> **TASK STATEMENT**: Show each line of the records below that contains the word "truck", copying every such line in full.

Start of GIVEN ENTRIES

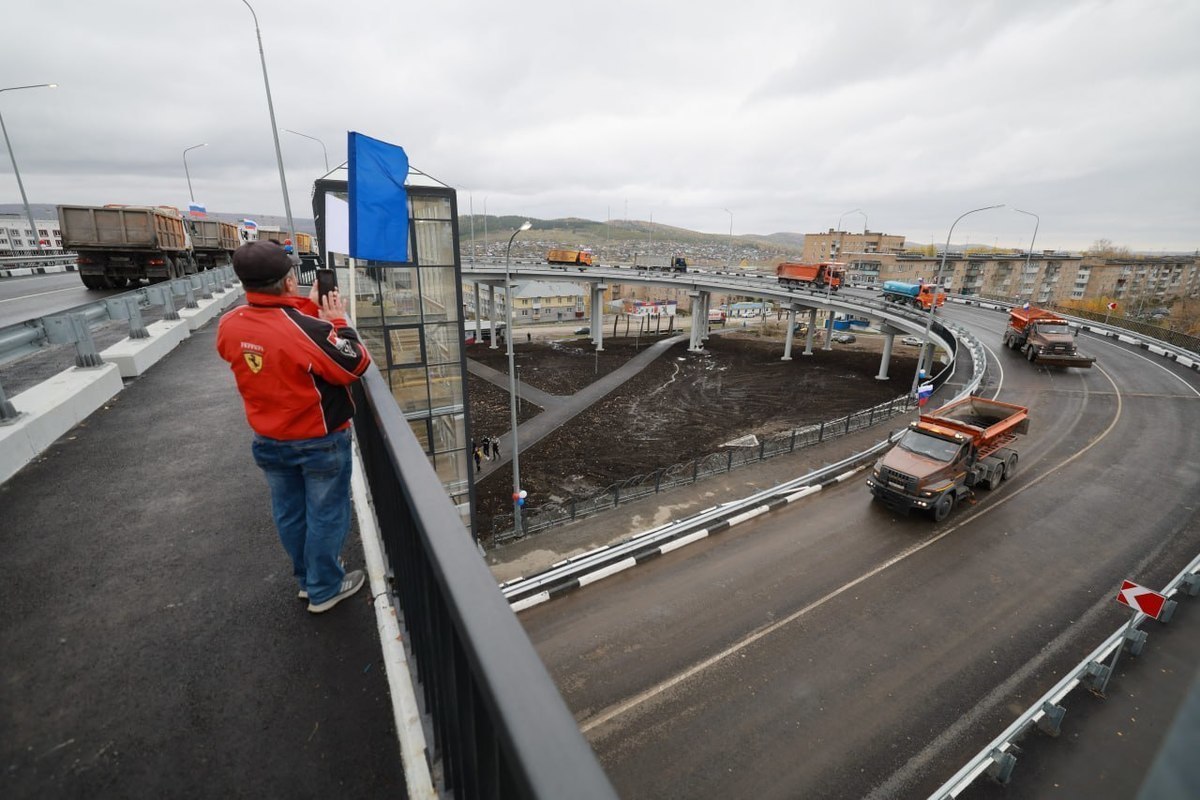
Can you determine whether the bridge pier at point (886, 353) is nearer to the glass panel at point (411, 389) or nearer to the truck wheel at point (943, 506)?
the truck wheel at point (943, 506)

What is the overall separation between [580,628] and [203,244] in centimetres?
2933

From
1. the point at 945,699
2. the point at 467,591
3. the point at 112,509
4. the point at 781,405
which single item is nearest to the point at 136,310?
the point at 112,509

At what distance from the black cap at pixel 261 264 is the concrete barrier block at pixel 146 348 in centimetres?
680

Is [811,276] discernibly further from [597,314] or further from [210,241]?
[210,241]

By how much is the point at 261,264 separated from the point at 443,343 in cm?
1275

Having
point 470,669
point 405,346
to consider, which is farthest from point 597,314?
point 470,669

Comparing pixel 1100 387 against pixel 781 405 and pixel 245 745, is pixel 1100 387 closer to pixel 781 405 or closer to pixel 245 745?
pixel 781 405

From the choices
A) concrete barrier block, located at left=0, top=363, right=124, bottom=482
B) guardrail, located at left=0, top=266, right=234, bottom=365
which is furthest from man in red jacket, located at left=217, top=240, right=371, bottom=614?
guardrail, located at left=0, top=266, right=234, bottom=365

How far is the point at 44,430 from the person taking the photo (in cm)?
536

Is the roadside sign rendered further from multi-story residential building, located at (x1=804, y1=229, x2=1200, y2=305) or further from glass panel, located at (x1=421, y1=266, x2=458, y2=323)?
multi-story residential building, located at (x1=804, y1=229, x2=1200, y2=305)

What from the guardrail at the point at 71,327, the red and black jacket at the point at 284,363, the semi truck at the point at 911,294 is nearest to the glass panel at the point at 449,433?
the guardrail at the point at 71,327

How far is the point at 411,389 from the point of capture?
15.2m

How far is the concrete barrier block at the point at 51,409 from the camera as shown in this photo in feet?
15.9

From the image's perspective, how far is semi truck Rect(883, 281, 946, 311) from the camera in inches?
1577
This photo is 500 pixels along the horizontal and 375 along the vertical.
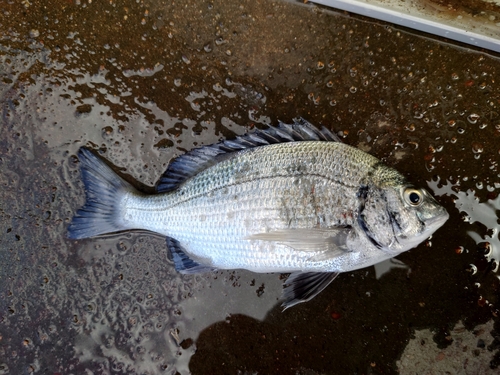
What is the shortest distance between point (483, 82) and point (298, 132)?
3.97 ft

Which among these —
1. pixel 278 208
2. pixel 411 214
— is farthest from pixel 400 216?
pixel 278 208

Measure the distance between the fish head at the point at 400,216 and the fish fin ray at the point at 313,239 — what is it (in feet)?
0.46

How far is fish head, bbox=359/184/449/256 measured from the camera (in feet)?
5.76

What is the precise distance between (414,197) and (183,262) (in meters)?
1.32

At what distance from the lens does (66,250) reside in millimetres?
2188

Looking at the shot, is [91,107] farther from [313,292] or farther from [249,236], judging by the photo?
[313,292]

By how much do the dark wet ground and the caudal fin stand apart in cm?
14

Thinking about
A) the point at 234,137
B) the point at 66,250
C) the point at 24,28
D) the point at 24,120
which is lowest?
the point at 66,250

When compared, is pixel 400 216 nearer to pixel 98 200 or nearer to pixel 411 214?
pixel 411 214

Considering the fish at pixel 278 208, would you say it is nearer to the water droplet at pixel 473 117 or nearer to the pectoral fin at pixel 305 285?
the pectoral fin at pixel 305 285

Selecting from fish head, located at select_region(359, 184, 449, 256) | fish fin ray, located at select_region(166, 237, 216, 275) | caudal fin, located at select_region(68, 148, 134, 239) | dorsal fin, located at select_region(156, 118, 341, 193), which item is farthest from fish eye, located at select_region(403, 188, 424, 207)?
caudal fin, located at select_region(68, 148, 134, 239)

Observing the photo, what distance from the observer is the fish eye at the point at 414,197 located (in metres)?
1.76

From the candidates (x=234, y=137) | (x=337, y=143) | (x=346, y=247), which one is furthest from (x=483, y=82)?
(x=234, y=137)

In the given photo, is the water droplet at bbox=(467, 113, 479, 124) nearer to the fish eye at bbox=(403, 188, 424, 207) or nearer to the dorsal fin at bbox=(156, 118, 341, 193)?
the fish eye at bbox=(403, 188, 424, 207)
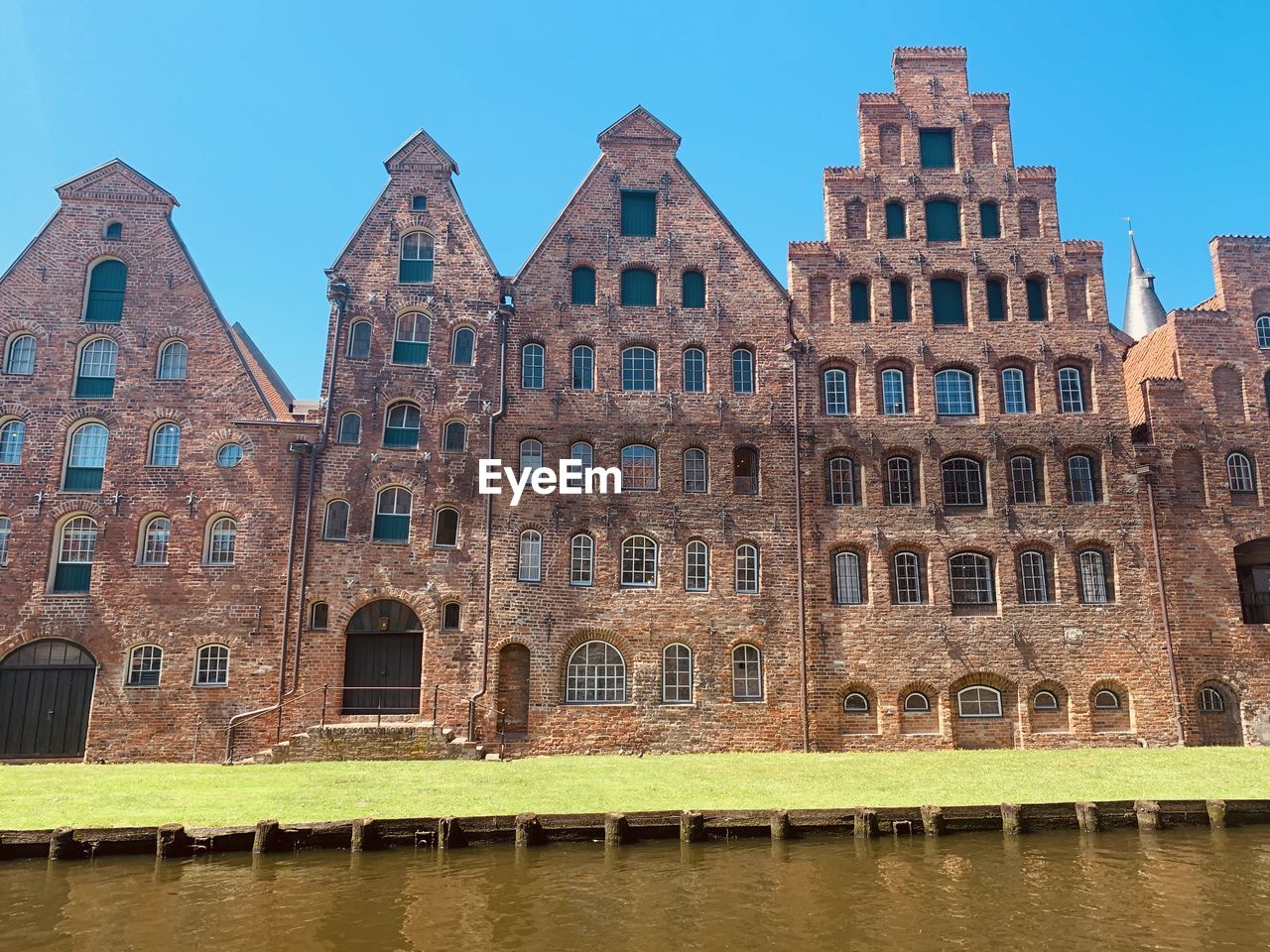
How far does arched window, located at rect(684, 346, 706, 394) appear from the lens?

End of GIVEN ENTRIES
Start of GIVEN ENTRIES

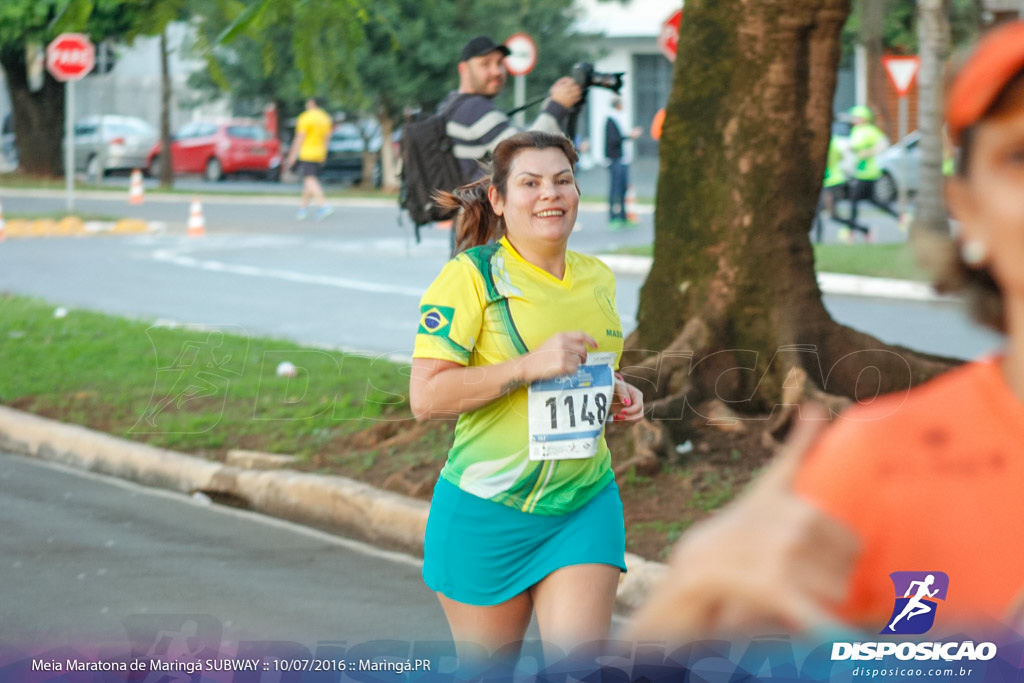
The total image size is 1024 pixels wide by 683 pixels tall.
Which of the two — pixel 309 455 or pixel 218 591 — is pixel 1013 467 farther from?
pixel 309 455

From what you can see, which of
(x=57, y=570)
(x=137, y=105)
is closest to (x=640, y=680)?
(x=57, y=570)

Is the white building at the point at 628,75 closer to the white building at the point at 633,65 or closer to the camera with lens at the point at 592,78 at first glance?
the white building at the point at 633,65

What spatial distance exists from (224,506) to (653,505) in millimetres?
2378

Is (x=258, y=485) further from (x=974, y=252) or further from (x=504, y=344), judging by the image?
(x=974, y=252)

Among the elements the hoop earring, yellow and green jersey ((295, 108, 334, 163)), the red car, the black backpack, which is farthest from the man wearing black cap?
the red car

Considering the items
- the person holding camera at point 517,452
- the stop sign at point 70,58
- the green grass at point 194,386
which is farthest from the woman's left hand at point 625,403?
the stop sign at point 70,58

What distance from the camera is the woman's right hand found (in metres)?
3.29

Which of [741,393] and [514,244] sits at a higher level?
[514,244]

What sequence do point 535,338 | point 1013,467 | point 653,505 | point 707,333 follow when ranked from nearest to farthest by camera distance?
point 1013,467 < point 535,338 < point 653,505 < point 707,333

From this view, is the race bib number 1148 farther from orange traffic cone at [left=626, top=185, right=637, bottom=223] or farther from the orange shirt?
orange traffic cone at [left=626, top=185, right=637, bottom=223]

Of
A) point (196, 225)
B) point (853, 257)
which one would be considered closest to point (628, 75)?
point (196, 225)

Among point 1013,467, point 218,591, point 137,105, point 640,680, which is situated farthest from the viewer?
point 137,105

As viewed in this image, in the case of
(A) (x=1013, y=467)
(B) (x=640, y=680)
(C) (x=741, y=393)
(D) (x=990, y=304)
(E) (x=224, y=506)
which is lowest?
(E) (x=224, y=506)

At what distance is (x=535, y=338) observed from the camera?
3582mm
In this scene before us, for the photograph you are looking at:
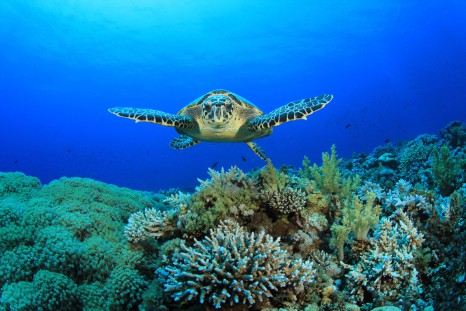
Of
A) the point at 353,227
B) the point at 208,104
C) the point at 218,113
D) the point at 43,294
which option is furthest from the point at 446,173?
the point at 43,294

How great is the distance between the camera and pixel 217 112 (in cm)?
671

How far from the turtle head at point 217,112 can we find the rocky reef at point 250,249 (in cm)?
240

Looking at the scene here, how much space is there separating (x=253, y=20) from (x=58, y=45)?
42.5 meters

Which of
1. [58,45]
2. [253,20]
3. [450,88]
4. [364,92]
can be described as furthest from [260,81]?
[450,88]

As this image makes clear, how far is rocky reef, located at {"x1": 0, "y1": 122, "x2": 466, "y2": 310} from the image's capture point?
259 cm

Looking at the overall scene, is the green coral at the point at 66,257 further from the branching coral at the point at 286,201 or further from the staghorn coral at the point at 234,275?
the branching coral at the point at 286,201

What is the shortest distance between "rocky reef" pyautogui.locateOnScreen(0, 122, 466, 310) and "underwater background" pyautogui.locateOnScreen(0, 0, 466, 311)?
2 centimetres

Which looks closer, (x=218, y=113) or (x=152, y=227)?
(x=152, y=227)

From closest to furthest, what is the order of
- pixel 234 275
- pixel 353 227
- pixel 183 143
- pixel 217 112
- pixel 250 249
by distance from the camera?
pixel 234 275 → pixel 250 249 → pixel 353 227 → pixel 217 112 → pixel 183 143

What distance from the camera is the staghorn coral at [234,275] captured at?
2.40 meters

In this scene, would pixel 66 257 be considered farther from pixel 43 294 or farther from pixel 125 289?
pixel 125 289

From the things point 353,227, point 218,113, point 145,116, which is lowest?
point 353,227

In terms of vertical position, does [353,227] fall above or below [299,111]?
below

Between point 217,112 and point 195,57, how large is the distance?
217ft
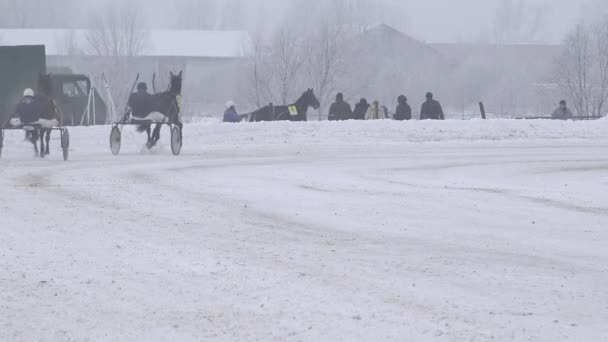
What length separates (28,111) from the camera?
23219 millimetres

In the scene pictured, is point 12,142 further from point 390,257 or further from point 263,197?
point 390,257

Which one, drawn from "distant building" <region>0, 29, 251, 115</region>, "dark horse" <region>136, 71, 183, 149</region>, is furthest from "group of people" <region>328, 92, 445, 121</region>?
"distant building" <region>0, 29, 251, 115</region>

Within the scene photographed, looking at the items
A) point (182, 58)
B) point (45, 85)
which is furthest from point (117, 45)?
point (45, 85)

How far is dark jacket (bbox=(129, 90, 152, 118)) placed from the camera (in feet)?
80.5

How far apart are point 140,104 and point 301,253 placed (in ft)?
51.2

End of GIVEN ENTRIES

> **ANSWER TO THIS TASK**:
Can you determine whether the bridge pier at point (886, 353) is nearer to the glass panel at point (411, 389) or nearer to the truck wheel at point (943, 506)?
the truck wheel at point (943, 506)
What from the guardrail at the point at 71,327, the red and black jacket at the point at 284,363, the semi truck at the point at 911,294 is nearest to the glass panel at the point at 449,433?
From the image's perspective, how far is semi truck Rect(883, 281, 946, 311) from the camera in inches?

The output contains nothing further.